### Document extract
————————
Saturday, August 28, 2010

I love winning!

Whenever I work with my manager Devin, we always play a game. I love it. Especially when I win.

I won a few weeks ago. Devin promised me a prize for winning. I forgot about it until Devin said: "Rach, I'm so sorry I haven't given you your prize yet. I have something in mind but I can't decide if you'll like it."
Today at work I was so busy helping customers that I didn't notice Devin and her husband come in. One of my co-workers said: "Rach have you been in the back yet?" 'Not recently. Why?' "You should go back there." So I walked into the stock room. And there they were.

My prizes for winning the game.

Dev bought me TWO BETTA FISHES!!



The white one on the left is named: Wilhelm
The purple one on the right is named: Frans-Josef

The reason why I got TWO fishes is because Dev had never seen a white Betta fish before and wanted to pick that one. But her husband liked the purple one. So they got me BOTH!

I love winning!

Tuesday, August 24, 2010

I need to get a life...

Sometime after 3am Tuesday morning, Keri and I finally decided to get some sleep (love you Keri!!).
10am my alarm goes off
10:45am I call my store hoping that they won't need me till 1:30: Do you need me at noon?
Of course they do.
Not 10 minutes later I get a text from the new kid at work: Hey Doty, could you still cover my shift today?
This would involve me staying till the store closes. Sure why not? I can totally handle a 10 hour day.
After telling the new kid that I can cover his shift and not to worry about it, I remember that I am already pushing 40 hours this week with floorset...and that's BEFORE you add the extra hours of me taking his shift. Poop. Now what do I do?
10-15 minutes later the doorbell rings. I answer with my hair half straightened, wearing the shirt I planned to wear to work and basketball shorts. I open the door to see a man standing there. "I'm here to clean your carpet." He sees the confused look on my face. "She didn't tell you?"
Of course she didn't.
Seriously? I have to leave for work in like 15 minutes. I'm half dressed and my hair is halfway finished. AND I have to figure out what to do about getting this kids shift covered. But am I going to say NO to my carpet getting professionally cleaned?
HECK NO!
He tells me just to get my personal items off the ground and he would take care of the rest. So I frantically pile all my stuff that was on the floor onto my bed so this man can clean my carpet.
I rush to finish getting ready for work and book it out the door. On my way out he hollers: "Do you want me to the lock the door behind me?" YES PLEASE!
Work. What do I do? I can't be at 40 hours - they need my help at floorset! Manager calls new kid - Sorry new kid, you HAVE to come in today.
Yay for me! No 10 hour shift!
Other manager comes in. He sees everything that needs to get done TODAY. Panics. Doty can you stay and close tonight? PLEASE I need you!
Can't. Pushing 40 hours.
Paniced manager rearranges my schedule so I can stay and close.
9 1/2 hours later...
I finally make it back to my apartment sometime after 10pm. I open the door to see my big couch and the coffee table in the kitchen blocking the refridgerator. I forgot the carpet got cleaned this morning.
The carpet is still wet. The couch and coffee table are still in the kitchen.
————————
### Dataset
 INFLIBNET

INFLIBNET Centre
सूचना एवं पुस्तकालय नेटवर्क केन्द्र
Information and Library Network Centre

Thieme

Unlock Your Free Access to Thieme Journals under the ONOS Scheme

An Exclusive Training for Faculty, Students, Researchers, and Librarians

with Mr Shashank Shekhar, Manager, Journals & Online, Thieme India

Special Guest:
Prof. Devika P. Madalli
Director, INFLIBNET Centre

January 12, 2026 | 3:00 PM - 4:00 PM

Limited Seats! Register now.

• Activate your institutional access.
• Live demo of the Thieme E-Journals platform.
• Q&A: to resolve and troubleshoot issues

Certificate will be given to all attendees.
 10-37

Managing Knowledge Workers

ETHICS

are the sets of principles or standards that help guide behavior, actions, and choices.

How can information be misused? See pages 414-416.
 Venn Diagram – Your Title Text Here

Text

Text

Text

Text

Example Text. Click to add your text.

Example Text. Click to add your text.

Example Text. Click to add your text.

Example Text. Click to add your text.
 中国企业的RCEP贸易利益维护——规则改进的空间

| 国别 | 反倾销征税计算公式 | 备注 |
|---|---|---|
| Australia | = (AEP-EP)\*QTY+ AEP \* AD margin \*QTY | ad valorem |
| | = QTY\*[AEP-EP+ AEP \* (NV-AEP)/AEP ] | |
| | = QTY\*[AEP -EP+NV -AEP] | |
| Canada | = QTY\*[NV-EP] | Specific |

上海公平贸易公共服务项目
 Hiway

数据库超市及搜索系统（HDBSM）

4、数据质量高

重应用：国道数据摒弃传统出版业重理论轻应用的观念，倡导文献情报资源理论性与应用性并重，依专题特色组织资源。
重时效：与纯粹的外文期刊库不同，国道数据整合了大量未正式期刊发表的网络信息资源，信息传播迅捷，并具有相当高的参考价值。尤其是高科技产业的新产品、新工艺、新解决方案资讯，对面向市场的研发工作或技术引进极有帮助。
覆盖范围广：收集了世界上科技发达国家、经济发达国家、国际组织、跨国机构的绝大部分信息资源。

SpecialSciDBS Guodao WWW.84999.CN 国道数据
————————
### Your instructions
Transcribe the blog post above word for word between "I need to get" and "Now what do I do?", inclusive.

### Finished exercise
I need to get a life...

Sometime after 3am Tuesday morning, Keri and I finally decided to get some sleep (love you Keri!!).
10am my alarm goes off
10:45am I call my store hoping that they won't need me till 1:30: Do you need me at noon?
Of course they do.
Not 10 minutes later I get a text from the new kid at work: Hey Doty, could you still cover my shift today?
This would involve me staying till the store closes. Sure why not? I can totally handle a 10 hour day.
After telling the new kid that I can cover his shift and not to worry about it, I remember that I am already pushing 40 hours this week with floorset...and that's BEFORE you add the extra hours of me taking his shift. Poop. Now what do I do?